TO DO:
a: In the forum thread about dumpster bags, reproduce word for word the part that begins with the words containing "## jpollman" and ends with "as a dumpster.".
b: Carry on the forum thread about dumpster bags and clearing debris, starting right after its last sentence.

PROVIDED TEXT:
★ ★ ★ ★ ★
If its a nice flat uniform 4" slab you can get some great retaining wall, raised garden/bed or landscaping matieral out of it too!


----------



## Greenbush future

Burksee said:


> Hey GF, we took out a neighbors patio and brick BBQ and used one of these. I'm not sure on what the total came to but I do remember he said it was way cheaper than any dumpster he could get.
> 
> http://www.homedepot.com/buy/cleaning/trash-recycling/wm-bagster/dumpster-in-a-bag-86457.html
> 
> If its a nice flat uniform 4" slab you can get some great retaining wall, raised garden/bed or landscaping matieral out of it too!


My gut says, way too much weight, but I never have seen these before. I had planned on getting the biggest dumptster I could because I have that much to take out. Thanks for the tip. 

I cleared an entire lot of over 300 scrub pines, popped all the stumps, leveled the grade, and seeded in a weekend with a bobcat. It was a big job made fun and easy. All the quotes I received were off the charts, my cost was just over $250 for renting the BC for a day and 1/2 and my time playing on power equipment.


----------



## jpollman

Those "dumpster bags" are nice for some things, but they have a limit of 3300 lbs. I'm sure that he'd need several of them at least and they cost about $30 for the bag and I checked one time and the disposal fee which you pay for when it's picked up is about $110 of I'm not mistaken. So for the volume you get with them, they're about the same as a dumpster.
★ ★ ★ ★ ★
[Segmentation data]

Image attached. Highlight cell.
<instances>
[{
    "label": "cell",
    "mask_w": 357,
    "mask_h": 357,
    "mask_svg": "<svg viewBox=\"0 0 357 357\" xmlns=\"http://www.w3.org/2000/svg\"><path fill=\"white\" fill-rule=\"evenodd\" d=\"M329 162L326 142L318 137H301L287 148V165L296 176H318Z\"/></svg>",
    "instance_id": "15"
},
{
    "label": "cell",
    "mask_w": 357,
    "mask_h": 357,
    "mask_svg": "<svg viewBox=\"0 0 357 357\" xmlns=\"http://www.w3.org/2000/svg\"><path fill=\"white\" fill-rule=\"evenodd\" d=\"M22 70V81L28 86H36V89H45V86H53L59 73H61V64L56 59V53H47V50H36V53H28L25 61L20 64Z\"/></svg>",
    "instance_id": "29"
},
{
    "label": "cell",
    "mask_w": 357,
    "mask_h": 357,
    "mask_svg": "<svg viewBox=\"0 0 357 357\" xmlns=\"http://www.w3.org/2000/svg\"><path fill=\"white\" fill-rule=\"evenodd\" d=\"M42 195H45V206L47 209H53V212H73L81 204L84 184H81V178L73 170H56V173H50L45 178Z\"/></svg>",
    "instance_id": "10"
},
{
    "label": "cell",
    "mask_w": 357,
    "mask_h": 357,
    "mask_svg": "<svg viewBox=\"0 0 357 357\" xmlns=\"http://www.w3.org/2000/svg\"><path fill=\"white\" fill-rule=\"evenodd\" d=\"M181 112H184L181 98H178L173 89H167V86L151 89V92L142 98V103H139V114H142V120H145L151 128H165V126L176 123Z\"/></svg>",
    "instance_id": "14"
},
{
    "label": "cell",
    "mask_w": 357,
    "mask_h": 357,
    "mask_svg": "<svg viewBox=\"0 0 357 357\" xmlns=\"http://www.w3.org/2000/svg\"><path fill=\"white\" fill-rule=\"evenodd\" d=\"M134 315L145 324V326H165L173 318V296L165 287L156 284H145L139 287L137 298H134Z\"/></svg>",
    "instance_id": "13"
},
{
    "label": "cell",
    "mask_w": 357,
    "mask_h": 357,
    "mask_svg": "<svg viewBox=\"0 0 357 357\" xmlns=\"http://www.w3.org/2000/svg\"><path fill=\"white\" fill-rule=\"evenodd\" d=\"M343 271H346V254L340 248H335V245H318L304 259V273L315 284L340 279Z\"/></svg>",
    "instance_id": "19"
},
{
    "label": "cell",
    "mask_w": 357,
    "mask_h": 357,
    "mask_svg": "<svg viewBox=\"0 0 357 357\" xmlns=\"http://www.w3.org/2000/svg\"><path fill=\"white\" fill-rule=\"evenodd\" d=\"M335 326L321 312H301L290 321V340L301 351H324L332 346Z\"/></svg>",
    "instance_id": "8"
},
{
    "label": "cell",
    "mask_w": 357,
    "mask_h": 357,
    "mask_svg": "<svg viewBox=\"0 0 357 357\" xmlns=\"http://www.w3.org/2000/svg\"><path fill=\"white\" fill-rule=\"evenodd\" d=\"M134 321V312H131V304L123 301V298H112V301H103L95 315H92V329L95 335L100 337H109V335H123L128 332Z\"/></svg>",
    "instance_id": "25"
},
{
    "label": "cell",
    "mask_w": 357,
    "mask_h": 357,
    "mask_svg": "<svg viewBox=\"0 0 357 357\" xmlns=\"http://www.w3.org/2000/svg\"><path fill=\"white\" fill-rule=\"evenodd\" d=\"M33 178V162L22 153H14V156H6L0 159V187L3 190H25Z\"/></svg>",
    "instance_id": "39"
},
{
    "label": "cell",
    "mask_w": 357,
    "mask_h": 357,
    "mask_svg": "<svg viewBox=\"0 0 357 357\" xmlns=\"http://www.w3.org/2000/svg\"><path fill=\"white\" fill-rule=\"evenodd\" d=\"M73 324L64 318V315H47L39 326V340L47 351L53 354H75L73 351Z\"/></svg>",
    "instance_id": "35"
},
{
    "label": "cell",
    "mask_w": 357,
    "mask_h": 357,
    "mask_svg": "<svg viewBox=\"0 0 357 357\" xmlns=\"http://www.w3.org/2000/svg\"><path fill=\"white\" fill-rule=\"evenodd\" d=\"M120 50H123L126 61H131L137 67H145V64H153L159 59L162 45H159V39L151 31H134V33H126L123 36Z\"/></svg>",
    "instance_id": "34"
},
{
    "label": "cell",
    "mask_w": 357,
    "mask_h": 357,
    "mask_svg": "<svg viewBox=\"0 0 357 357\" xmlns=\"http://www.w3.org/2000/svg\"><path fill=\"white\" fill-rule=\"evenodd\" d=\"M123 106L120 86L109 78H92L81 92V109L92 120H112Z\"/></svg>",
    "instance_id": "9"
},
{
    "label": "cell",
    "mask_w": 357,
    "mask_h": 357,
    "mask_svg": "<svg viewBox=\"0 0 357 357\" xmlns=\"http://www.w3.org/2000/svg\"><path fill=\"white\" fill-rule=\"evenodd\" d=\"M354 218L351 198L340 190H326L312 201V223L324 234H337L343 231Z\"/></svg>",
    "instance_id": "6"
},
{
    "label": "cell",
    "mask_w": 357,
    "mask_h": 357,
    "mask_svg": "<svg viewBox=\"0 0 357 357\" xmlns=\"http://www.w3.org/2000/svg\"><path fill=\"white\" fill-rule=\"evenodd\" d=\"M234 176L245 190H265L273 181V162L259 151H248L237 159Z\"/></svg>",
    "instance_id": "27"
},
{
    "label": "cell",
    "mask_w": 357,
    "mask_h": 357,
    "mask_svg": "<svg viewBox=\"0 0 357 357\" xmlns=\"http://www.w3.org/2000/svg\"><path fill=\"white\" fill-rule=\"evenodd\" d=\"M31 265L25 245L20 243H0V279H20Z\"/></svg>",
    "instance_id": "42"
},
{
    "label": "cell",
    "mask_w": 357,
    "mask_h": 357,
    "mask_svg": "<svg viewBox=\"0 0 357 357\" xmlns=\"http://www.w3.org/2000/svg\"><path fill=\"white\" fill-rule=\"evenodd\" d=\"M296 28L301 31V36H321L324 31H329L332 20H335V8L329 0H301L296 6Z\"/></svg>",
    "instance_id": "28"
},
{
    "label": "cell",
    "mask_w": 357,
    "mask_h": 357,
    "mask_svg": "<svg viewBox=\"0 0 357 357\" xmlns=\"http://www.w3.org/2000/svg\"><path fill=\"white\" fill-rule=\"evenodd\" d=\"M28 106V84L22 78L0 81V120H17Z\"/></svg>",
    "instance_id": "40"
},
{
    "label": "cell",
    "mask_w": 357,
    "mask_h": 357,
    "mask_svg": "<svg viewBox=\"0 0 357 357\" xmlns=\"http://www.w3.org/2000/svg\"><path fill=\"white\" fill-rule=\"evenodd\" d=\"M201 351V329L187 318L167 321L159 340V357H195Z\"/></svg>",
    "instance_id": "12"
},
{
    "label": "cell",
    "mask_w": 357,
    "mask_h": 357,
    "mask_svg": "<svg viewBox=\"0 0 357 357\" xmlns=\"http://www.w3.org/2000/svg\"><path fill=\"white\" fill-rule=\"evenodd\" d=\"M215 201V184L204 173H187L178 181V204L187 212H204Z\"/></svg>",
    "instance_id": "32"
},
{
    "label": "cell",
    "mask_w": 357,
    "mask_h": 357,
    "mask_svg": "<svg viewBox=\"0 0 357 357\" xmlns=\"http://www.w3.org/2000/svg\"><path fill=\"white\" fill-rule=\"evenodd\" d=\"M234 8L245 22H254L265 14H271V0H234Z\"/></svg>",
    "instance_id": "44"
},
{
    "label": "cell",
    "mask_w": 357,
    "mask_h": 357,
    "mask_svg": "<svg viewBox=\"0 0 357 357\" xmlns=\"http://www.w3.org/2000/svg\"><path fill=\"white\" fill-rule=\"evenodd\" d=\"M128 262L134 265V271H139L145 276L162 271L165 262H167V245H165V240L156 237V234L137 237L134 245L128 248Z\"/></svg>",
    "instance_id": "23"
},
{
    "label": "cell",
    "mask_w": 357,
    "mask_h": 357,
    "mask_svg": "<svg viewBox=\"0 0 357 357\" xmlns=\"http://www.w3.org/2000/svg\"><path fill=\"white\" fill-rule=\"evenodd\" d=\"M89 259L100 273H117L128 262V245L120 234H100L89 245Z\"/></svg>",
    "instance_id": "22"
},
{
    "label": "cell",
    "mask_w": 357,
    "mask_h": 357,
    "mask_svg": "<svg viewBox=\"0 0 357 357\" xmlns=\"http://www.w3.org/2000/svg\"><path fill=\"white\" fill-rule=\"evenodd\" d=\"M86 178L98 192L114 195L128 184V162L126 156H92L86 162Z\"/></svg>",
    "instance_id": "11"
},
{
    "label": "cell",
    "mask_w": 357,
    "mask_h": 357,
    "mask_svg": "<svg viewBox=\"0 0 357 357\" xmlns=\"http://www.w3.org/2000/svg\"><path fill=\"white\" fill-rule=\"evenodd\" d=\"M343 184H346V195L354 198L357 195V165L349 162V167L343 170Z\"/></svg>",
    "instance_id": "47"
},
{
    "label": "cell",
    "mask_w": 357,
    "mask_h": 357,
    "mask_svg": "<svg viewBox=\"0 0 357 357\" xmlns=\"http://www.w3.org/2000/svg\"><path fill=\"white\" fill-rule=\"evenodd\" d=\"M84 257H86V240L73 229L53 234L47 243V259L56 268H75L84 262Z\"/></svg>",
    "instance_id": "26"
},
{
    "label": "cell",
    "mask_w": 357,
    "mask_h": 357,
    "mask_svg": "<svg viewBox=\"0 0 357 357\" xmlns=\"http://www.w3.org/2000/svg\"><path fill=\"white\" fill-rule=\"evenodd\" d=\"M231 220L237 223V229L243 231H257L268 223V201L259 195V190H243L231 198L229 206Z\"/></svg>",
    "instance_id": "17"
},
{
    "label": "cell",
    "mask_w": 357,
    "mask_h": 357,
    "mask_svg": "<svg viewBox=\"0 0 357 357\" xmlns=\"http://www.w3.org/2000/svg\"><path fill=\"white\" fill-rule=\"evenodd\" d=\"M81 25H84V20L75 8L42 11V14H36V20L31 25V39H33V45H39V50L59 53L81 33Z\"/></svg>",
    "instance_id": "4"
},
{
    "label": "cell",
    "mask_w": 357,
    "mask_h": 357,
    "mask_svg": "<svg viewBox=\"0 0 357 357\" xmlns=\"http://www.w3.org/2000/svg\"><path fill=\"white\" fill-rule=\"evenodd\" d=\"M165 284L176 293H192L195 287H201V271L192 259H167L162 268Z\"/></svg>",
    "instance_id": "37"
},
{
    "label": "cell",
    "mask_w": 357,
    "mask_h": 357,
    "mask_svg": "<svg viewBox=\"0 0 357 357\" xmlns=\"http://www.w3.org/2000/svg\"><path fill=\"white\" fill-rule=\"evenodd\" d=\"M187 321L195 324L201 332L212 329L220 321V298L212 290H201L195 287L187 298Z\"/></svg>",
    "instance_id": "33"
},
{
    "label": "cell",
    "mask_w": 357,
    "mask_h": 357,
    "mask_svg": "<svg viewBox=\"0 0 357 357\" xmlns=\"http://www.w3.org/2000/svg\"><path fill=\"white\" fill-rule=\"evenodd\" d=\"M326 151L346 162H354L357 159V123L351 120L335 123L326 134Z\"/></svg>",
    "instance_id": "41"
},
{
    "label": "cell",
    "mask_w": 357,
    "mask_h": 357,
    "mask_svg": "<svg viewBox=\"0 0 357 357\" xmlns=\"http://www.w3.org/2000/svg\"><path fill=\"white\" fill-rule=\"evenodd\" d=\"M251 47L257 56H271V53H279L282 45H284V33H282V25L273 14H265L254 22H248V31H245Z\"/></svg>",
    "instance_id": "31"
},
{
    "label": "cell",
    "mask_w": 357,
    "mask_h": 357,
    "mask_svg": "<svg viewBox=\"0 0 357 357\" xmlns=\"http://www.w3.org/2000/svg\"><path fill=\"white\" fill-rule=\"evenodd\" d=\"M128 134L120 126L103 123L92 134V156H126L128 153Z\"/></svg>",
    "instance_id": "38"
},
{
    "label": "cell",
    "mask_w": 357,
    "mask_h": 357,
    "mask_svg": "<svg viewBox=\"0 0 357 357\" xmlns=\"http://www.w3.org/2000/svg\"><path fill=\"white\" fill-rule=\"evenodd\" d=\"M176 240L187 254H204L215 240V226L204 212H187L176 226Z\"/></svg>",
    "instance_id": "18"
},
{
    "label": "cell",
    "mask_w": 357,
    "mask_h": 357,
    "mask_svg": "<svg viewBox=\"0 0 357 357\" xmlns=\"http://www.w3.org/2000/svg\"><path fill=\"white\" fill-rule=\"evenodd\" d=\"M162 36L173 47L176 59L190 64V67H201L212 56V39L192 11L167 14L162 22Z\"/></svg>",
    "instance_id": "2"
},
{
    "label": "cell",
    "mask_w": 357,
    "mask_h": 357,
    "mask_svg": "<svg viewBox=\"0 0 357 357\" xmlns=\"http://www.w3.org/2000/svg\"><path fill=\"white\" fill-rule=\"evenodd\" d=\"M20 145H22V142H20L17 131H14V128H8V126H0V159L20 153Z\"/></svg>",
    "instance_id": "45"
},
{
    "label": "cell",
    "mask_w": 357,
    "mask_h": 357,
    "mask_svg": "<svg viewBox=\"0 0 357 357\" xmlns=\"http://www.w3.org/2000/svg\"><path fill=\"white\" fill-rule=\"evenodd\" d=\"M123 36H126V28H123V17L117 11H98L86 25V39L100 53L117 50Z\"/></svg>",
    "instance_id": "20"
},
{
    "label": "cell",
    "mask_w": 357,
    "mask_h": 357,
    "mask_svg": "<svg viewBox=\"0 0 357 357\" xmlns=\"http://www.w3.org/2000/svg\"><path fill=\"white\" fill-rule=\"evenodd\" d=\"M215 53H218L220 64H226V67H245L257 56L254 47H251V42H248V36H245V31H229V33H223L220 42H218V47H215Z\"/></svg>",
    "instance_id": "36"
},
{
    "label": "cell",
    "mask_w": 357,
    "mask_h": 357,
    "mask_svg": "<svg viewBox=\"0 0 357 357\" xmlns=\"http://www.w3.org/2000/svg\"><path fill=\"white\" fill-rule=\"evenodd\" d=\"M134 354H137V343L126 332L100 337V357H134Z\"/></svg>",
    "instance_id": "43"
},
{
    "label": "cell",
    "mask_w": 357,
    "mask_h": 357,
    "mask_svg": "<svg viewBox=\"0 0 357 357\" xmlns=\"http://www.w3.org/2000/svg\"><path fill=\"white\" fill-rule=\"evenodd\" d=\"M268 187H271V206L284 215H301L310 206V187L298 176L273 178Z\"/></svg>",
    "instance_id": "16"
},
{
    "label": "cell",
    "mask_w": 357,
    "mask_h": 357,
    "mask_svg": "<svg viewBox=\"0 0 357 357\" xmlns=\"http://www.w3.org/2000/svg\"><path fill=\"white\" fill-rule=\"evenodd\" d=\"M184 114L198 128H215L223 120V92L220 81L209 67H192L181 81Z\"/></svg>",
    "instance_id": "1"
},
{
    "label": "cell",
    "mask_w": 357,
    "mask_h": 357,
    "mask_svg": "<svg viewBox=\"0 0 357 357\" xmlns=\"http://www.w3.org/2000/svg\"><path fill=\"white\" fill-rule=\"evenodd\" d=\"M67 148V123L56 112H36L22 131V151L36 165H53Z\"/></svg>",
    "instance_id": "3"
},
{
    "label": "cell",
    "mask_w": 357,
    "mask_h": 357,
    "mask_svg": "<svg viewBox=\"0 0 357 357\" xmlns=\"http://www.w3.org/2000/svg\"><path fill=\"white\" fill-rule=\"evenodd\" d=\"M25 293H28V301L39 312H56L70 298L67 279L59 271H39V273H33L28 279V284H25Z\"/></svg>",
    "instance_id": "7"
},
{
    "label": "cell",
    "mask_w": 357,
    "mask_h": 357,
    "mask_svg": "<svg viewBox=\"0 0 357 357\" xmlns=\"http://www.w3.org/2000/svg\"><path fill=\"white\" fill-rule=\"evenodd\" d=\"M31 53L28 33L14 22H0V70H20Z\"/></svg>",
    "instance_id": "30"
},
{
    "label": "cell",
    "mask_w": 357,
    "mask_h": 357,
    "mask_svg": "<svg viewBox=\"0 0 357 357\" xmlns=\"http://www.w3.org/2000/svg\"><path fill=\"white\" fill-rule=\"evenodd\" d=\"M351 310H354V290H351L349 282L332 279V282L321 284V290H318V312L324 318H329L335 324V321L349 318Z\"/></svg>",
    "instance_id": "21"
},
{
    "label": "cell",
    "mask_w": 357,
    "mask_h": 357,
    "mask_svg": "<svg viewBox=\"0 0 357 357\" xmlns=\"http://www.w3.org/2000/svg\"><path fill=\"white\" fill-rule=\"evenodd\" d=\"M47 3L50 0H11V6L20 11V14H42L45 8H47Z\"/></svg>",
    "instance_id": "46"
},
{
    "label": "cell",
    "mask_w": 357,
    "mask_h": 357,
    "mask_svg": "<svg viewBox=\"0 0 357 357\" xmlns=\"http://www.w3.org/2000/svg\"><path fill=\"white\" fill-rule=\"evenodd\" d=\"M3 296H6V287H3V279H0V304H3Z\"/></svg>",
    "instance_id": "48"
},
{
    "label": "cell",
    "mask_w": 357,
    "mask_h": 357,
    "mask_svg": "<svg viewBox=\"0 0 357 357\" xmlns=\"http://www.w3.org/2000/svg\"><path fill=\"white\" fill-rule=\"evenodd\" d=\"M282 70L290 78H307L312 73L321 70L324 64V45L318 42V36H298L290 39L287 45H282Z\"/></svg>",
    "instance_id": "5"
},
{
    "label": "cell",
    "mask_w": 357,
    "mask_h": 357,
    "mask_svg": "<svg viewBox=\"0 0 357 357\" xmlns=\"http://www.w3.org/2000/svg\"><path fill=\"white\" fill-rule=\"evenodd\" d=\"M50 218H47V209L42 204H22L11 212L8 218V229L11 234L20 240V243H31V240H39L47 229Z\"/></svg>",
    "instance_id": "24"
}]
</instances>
★ ★ ★ ★ ★
OUTPUTS BY TASK:
a:
## jpollman

Those "dumpster bags" are nice for some things, but they have a limit of 3300 lbs. I'm sure that he'd need several of them at least and they cost about $30 for the bag and I checked one time and the disposal fee which you pay for when it's picked up is about $110 of I'm not mistaken. So for the volume you get with them, they're about the same as a dumpster.

b:
Gotta watch out with a dumpster though, if you do order one be sure to let them know what you're putting in it. They may allow some concrete and such, but they won't allow you to fill it up with concrete because it would be too heavy.

If you've got quite a bit of concrete to remove, you're almost better off just hiring it done by someone with a backhoe and a dump truck to haul it away. In the long run, it's cheaper and easier. 

John


----------



## Fishndude

I recommend placing a Freebie ad @ Craigslist for broken up concrete, and see who calls. Lots of people use busted up concrete to fill swampy places when running a new drive in a high water table area. You might find someone who will just park a trailer for you to load the broken concrete in, and then will drive it away, saving you the trouble of disposing of it. 

I have pried/hammered concrete before. It isn't too bad, but is a LOT easier with two people. It goes pretty quickly.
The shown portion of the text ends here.